→ **The task**
The response must restate all of the data word for word.

::: Dataset extract

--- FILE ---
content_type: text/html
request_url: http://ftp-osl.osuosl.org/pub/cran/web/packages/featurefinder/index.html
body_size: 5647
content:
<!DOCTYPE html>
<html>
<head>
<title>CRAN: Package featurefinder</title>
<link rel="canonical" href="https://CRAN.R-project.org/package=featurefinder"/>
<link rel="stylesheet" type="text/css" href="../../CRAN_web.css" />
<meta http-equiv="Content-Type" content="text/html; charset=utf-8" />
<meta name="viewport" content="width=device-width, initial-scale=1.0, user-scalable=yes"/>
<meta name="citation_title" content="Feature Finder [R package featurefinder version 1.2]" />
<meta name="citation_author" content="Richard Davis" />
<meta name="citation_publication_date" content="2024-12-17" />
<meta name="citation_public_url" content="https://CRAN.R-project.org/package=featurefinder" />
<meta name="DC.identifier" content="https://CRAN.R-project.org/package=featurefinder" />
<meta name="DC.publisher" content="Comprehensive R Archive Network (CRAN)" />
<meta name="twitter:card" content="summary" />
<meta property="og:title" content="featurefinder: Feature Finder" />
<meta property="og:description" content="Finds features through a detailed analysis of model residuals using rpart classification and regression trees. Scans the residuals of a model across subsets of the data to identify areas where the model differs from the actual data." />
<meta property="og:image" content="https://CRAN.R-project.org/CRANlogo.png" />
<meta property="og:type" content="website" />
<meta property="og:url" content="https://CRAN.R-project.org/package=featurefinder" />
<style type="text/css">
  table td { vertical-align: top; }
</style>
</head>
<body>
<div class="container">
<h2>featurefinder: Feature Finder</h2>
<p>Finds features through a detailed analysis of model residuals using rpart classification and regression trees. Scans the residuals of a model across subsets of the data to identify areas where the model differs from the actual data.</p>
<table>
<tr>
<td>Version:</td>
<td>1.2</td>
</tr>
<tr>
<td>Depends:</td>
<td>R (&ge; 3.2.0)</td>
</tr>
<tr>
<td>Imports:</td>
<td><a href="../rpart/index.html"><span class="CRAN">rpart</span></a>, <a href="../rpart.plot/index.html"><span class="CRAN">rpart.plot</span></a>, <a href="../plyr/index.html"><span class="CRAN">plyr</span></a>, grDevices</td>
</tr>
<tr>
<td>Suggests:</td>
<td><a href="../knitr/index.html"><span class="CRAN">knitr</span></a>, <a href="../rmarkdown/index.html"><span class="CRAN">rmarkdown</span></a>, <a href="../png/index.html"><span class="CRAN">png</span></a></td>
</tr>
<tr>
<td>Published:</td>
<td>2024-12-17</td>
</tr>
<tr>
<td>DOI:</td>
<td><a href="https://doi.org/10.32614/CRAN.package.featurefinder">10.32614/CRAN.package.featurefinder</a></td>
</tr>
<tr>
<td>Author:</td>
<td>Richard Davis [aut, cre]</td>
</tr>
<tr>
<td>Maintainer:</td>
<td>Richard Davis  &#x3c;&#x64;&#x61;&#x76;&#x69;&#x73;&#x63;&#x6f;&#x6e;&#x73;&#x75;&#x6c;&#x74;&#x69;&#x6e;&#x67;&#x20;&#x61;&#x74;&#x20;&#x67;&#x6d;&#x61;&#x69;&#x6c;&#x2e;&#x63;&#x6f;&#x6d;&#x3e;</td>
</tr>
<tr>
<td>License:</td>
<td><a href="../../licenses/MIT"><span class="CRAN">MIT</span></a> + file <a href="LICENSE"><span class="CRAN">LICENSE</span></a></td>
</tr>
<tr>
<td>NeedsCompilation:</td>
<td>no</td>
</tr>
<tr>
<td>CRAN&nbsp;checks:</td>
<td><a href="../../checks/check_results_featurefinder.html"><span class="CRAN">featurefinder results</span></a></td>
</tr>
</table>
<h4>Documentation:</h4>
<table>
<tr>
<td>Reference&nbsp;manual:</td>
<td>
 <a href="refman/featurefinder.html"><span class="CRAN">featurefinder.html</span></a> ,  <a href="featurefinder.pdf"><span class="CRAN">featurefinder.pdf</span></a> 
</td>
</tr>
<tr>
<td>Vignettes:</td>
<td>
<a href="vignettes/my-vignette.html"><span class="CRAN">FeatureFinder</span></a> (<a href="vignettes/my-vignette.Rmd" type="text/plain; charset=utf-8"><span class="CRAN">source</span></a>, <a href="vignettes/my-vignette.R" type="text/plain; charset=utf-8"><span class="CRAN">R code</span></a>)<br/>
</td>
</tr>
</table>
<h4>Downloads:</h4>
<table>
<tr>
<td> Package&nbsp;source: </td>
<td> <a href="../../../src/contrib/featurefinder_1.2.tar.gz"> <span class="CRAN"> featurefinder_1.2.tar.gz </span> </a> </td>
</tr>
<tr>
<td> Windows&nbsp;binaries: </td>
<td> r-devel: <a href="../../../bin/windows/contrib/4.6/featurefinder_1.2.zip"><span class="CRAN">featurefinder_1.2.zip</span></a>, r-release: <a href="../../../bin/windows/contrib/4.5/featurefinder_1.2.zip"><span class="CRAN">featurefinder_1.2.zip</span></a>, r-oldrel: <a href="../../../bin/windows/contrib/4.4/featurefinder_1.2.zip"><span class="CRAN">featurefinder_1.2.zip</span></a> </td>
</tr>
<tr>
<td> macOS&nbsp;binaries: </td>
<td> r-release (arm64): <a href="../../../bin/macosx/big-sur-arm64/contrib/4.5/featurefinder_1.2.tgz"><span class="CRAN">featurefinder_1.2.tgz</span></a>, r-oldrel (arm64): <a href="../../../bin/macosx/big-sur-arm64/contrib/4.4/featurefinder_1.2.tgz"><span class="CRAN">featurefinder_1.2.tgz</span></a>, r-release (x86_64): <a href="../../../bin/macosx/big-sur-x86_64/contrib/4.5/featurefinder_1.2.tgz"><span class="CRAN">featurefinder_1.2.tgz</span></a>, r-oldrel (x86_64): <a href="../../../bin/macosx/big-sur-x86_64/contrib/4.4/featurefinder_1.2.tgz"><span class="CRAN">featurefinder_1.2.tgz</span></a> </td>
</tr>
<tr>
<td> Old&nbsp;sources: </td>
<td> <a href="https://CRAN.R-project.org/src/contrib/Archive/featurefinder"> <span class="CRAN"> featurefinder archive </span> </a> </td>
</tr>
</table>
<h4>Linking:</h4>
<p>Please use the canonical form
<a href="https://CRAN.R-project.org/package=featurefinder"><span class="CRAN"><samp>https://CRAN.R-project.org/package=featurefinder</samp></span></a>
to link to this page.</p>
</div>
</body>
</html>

::::::

→ **Answer to this exercise**
--- FILE ---
content_type: text/html
request_url: http://ftp-osl.osuosl.org/pub/cran/web/packages/featurefinder/index.html
body_size: 5647
content:
<!DOCTYPE html>
<html>
<head>
<title>CRAN: Package featurefinder</title>
<link rel="canonical" href="https://CRAN.R-project.org/package=featurefinder"/>
<link rel="stylesheet" type="text/css" href="../../CRAN_web.css" />
<meta http-equiv="Content-Type" content="text/html; charset=utf-8" />
<meta name="viewport" content="width=device-width, initial-scale=1.0, user-scalable=yes"/>
<meta name="citation_title" content="Feature Finder [R package featurefinder version 1.2]" />
<meta name="citation_author" content="Richard Davis" />
<meta name="citation_publication_date" content="2024-12-17" />
<meta name="citation_public_url" content="https://CRAN.R-project.org/package=featurefinder" />
<meta name="DC.identifier" content="https://CRAN.R-project.org/package=featurefinder" />
<meta name="DC.publisher" content="Comprehensive R Archive Network (CRAN)" />
<meta name="twitter:card" content="summary" />
<meta property="og:title" content="featurefinder: Feature Finder" />
<meta property="og:description" content="Finds features through a detailed analysis of model residuals using rpart classification and regression trees. Scans the residuals of a model across subsets of the data to identify areas where the model differs from the actual data." />
<meta property="og:image" content="https://CRAN.R-project.org/CRANlogo.png" />
<meta property="og:type" content="website" />
<meta property="og:url" content="https://CRAN.R-project.org/package=featurefinder" />
<style type="text/css">
  table td { vertical-align: top; }
</style>
</head>
<body>
<div class="container">
<h2>featurefinder: Feature Finder</h2>
<p>Finds features through a detailed analysis of model residuals using rpart classification and regression trees. Scans the residuals of a model across subsets of the data to identify areas where the model differs from the actual data.</p>
<table>
<tr>
<td>Version:</td>
<td>1.2</td>
</tr>
<tr>
<td>Depends:</td>
<td>R (&ge; 3.2.0)</td>
</tr>
<tr>
<td>Imports:</td>
<td><a href="../rpart/index.html"><span class="CRAN">rpart</span></a>, <a href="../rpart.plot/index.html"><span class="CRAN">rpart.plot</span></a>, <a href="../plyr/index.html"><span class="CRAN">plyr</span></a>, grDevices</td>
</tr>
<tr>
<td>Suggests:</td>
<td><a href="../knitr/index.html"><span class="CRAN">knitr</span></a>, <a href="../rmarkdown/index.html"><span class="CRAN">rmarkdown</span></a>, <a href="../png/index.html"><span class="CRAN">png</span></a></td>
</tr>
<tr>
<td>Published:</td>
<td>2024-12-17</td>
</tr>
<tr>
<td>DOI:</td>
<td><a href="https://doi.org/10.32614/CRAN.package.featurefinder">10.32614/CRAN.package.featurefinder</a></td>
</tr>
<tr>
<td>Author:</td>
<td>Richard Davis [aut, cre]</td>
</tr>
<tr>
<td>Maintainer:</td>
<td>Richard Davis  &#x3c;&#x64;&#x61;&#x76;&#x69;&#x73;&#x63;&#x6f;&#x6e;&#x73;&#x75;&#x6c;&#x74;&#x69;&#x6e;&#x67;&#x20;&#x61;&#x74;&#x20;&#x67;&#x6d;&#x61;&#x69;&#x6c;&#x2e;&#x63;&#x6f;&#x6d;&#x3e;</td>
</tr>
<tr>
<td>License:</td>
<td><a href="../../licenses/MIT"><span class="CRAN">MIT</span></a> + file <a href="LICENSE"><span class="CRAN">LICENSE</span></a></td>
</tr>
<tr>
<td>NeedsCompilation:</td>
<td>no</td>
</tr>
<tr>
<td>CRAN&nbsp;checks:</td>
<td><a href="../../checks/check_results_featurefinder.html"><span class="CRAN">featurefinder results</span></a></td>
</tr>
</table>
<h4>Documentation:</h4>
<table>
<tr>
<td>Reference&nbsp;manual:</td>
<td>
 <a href="refman/featurefinder.html"><span class="CRAN">featurefinder.html</span></a> ,  <a href="featurefinder.pdf"><span class="CRAN">featurefinder.pdf</span></a> 
</td>
</tr>
<tr>
<td>Vignettes:</td>
<td>
<a href="vignettes/my-vignette.html"><span class="CRAN">FeatureFinder</span></a> (<a href="vignettes/my-vignette.Rmd" type="text/plain; charset=utf-8"><span class="CRAN">source</span></a>, <a href="vignettes/my-vignette.R" type="text/plain; charset=utf-8"><span class="CRAN">R code</span></a>)<br/>
</td>
</tr>
</table>
<h4>Downloads:</h4>
<table>
<tr>
<td> Package&nbsp;source: </td>
<td> <a href="../../../src/contrib/featurefinder_1.2.tar.gz"> <span class="CRAN"> featurefinder_1.2.tar.gz </span> </a> </td>
</tr>
<tr>
<td> Windows&nbsp;binaries: </td>
<td> r-devel: <a href="../../../bin/windows/contrib/4.6/featurefinder_1.2.zip"><span class="CRAN">featurefinder_1.2.zip</span></a>, r-release: <a href="../../../bin/windows/contrib/4.5/featurefinder_1.2.zip"><span class="CRAN">featurefinder_1.2.zip</span></a>, r-oldrel: <a href="../../../bin/windows/contrib/4.4/featurefinder_1.2.zip"><span class="CRAN">featurefinder_1.2.zip</span></a> </td>
</tr>
<tr>
<td> macOS&nbsp;binaries: </td>
<td> r-release (arm64): <a href="../../../bin/macosx/big-sur-arm64/contrib/4.5/featurefinder_1.2.tgz"><span class="CRAN">featurefinder_1.2.tgz</span></a>, r-oldrel (arm64): <a href="../../../bin/macosx/big-sur-arm64/contrib/4.4/featurefinder_1.2.tgz"><span class="CRAN">featurefinder_1.2.tgz</span></a>, r-release (x86_64): <a href="../../../bin/macosx/big-sur-x86_64/contrib/4.5/featurefinder_1.2.tgz"><span class="CRAN">featurefinder_1.2.tgz</span></a>, r-oldrel (x86_64): <a href="../../../bin/macosx/big-sur-x86_64/contrib/4.4/featurefinder_1.2.tgz"><span class="CRAN">featurefinder_1.2.tgz</span></a> </td>
</tr>
<tr>
<td> Old&nbsp;sources: </td>
<td> <a href="https://CRAN.R-project.org/src/contrib/Archive/featurefinder"> <span class="CRAN"> featurefinder archive </span> </a> </td>
</tr>
</table>
<h4>Linking:</h4>
<p>Please use the canonical form
<a href="https://CRAN.R-project.org/package=featurefinder"><span class="CRAN"><samp>https://CRAN.R-project.org/package=featurefinder</samp></span></a>
to link to this page.</p>
</div>
</body>
</html>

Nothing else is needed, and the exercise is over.